Based on our experience of running Elasticsearch 5 for a quarter, we at first opted for:

  • Three dedicated master nodes, of type c4.large.elasticsearch.
  • Six data nodes, of type r4.large.elasticsearch.

We found the data nodes were not powerful enough, and switched to r4.xlarge.elasticsearch. After talking to an AWS Solutions Architect, we changed again to r5.xlarge.elasticsearch. Due to wider GOV.UK scaling concerns caused by political activity, we increased the data nodes to r5.2xlarge.elasticsearch.

We also shrunk the cluster in staging (to below production size), as it does not need to cope with the indexing load. The final cluster sizes are:

Environment Master Data
Production 3x c4.large.elasticsearch 6x r5.2xlarge.elasticsearch
Staging 3x c4.large.elasticsearch 3x r5.2xlarge.elasticsearch
Integration 3x t2.medium.elasticsearch 3x r5.large.elasticsearch

The cluster is configured in the app-elasticsearch6 Terraform project.

Elasticsearch 6 compatibility

We used deprecation messages from Elasticsearch 5 and error messages from Elasticsearch 6 to figure out what needed to change. There were some changes needed to the indices and some to the queries.

Index changes were:

  • Switching from string fields to text and keyword fields (PR #1553).
  • Removing the use of the _all field and include_in_all (PR #1557).

Query changes were:

  • Using like instead of docs in the more_like_this query (PR #1561).
  • Replacing match: { type: phrase } with match_phrase queries (PR #1564).
  • Replacing indices query with a should query (PR #1568).

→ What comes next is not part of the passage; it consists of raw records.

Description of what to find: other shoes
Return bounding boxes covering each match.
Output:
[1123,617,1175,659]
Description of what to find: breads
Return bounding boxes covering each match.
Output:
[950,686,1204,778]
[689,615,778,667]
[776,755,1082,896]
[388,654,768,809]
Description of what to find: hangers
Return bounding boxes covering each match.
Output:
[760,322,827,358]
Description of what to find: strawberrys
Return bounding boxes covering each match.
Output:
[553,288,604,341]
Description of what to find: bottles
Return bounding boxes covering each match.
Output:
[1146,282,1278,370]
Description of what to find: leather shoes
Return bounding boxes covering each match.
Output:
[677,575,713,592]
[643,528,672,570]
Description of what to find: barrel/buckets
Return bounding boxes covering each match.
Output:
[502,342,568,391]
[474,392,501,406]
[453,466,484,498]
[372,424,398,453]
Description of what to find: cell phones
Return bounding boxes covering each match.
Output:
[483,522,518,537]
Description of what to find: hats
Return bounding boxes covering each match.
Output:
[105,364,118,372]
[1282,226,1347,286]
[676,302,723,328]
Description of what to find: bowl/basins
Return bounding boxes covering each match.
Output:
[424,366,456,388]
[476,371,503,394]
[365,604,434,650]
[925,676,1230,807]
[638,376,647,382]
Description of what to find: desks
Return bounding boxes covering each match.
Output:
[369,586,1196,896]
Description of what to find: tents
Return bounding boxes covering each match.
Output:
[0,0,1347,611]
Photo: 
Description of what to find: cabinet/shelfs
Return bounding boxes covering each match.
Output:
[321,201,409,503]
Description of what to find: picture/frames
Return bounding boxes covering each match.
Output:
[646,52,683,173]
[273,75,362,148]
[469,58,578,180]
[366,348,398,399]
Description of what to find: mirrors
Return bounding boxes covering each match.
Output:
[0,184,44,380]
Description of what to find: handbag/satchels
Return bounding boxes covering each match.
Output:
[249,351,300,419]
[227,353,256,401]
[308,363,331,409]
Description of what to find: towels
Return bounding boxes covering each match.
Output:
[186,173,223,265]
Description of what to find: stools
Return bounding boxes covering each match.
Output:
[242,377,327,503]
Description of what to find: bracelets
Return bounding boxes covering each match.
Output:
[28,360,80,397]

The indices/should change introduced an inefficiency where query generation now needs to ask Elasticsearch for the real name of an alias. We added a new build_query metric to keep track of this. Elasticsearch issue #23306, opened in February 2017, is about a solution to this problem.

We also changed the text similarity metric from classic similarity to the new BM25 similarity.

Connecting to multiple Elasticsearch clusters

The elasticsearch.yml file contains a list of clusters. These clusters can specify their own schema configuration file, which means we can try out different index-level settings in a new cluster (for example, changing the text similarity metric only for Elasticsearch 6).

In the code, the multi-cluster support is implemented in the SearchConfig and Index::Client classes. Cluster selection is implemented in the SearchParameterParser class.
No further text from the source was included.